§ **Activity**
The answer should be a single number: how many lines of the entries below hold the word "name".

§ **Excerpted data**
^^^^^^^^^^^^^^^^
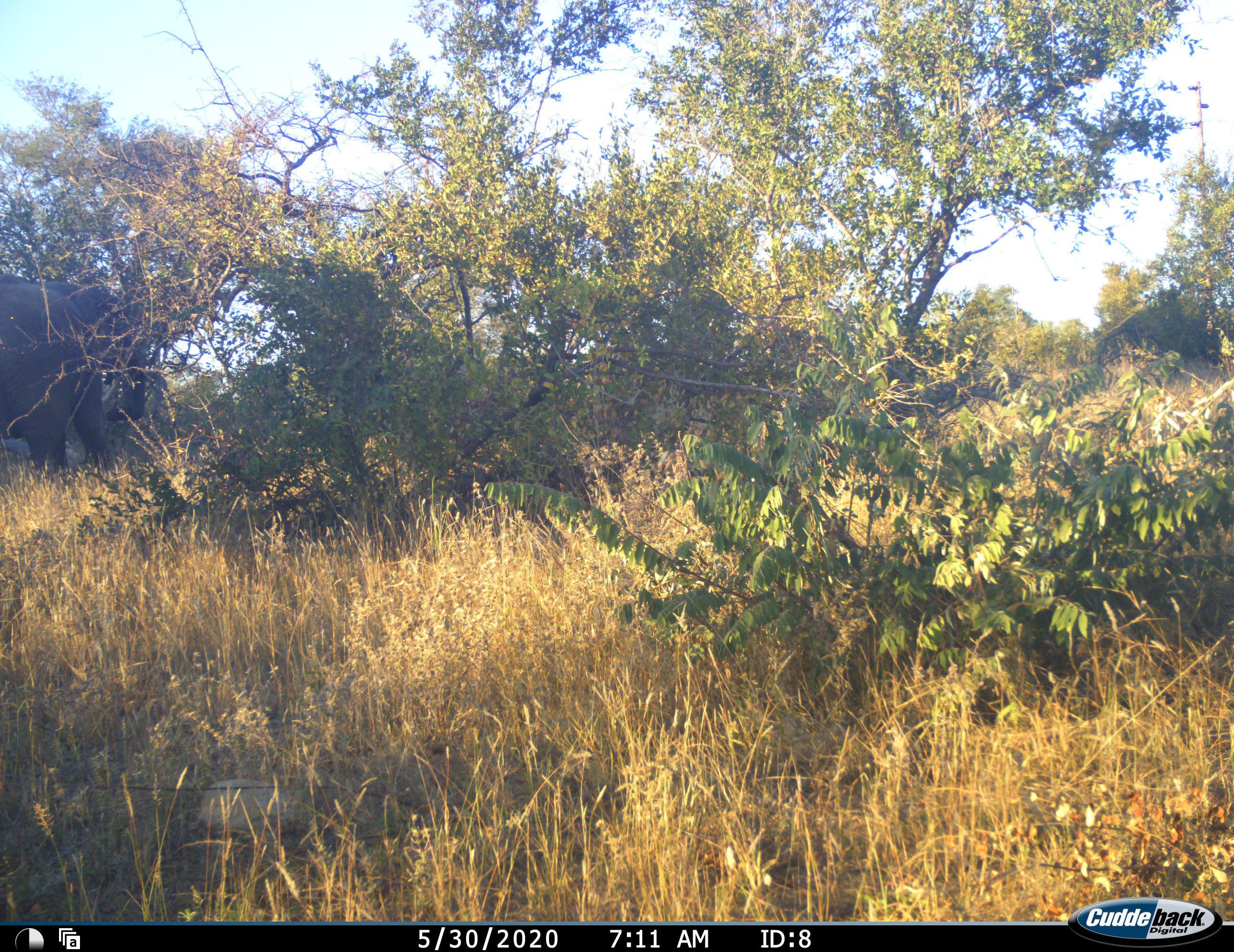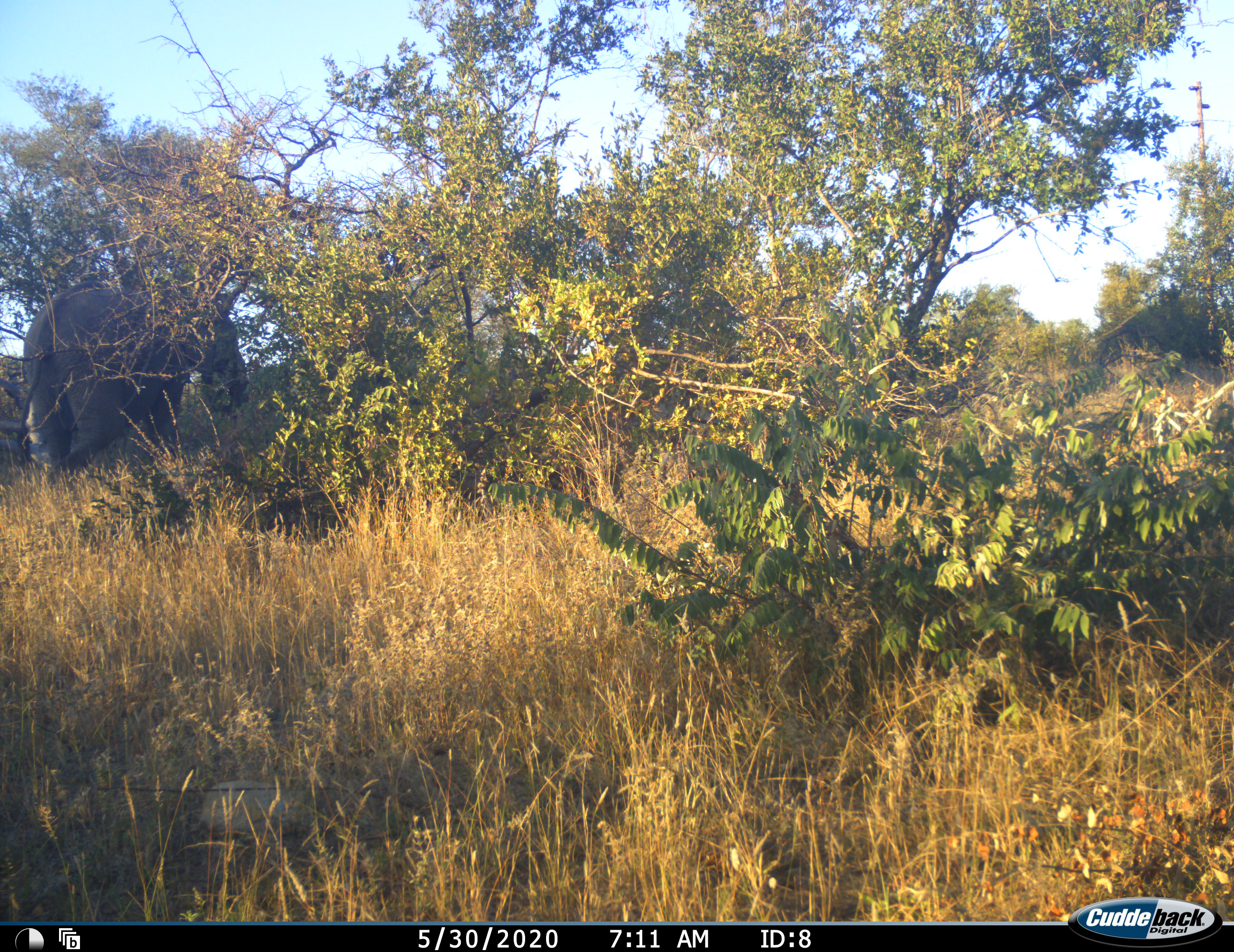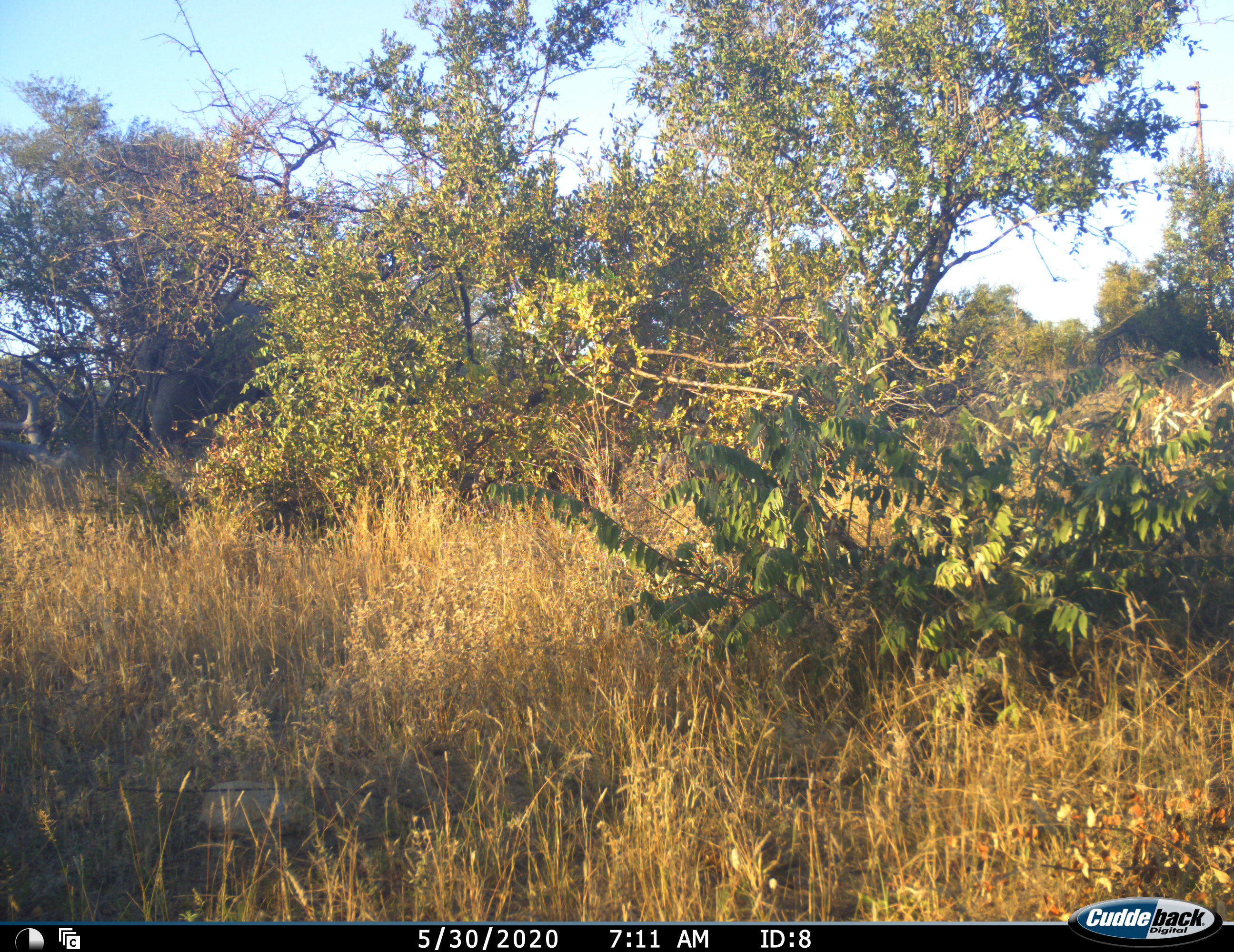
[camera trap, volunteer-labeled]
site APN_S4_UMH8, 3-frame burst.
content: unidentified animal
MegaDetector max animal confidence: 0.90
^^^^^^^^^^^^^^^^
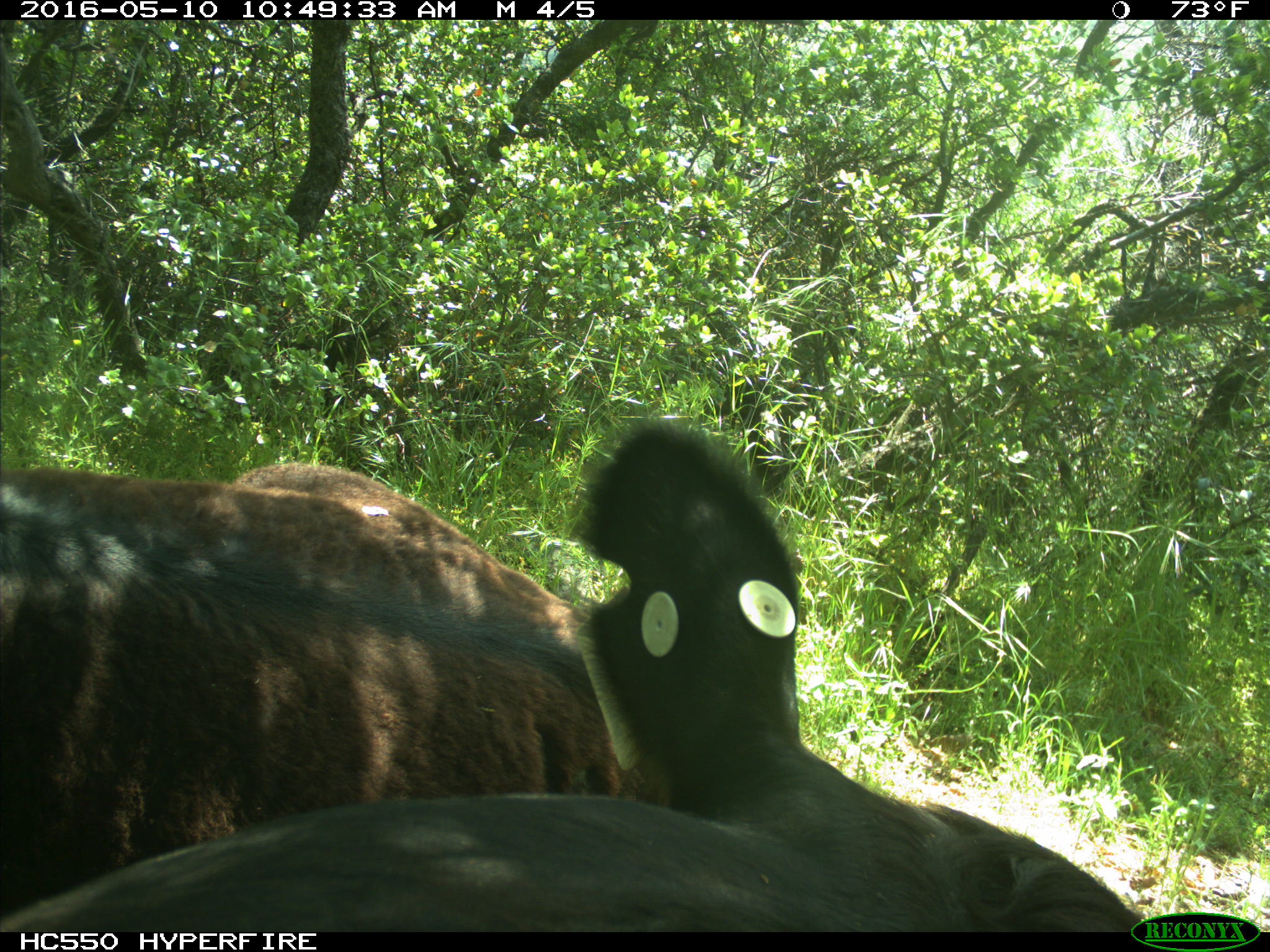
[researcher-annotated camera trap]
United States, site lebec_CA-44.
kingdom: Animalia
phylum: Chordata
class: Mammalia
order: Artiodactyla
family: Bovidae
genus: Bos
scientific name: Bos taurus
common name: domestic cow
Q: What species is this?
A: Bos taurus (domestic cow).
^^^^^^^^^^^^^^^^
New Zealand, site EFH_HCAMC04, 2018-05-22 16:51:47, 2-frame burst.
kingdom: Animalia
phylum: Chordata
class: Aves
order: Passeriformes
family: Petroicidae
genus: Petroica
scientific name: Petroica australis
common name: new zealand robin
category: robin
^^^^^^^^^^^^^^^^
§ **Output of the task**
4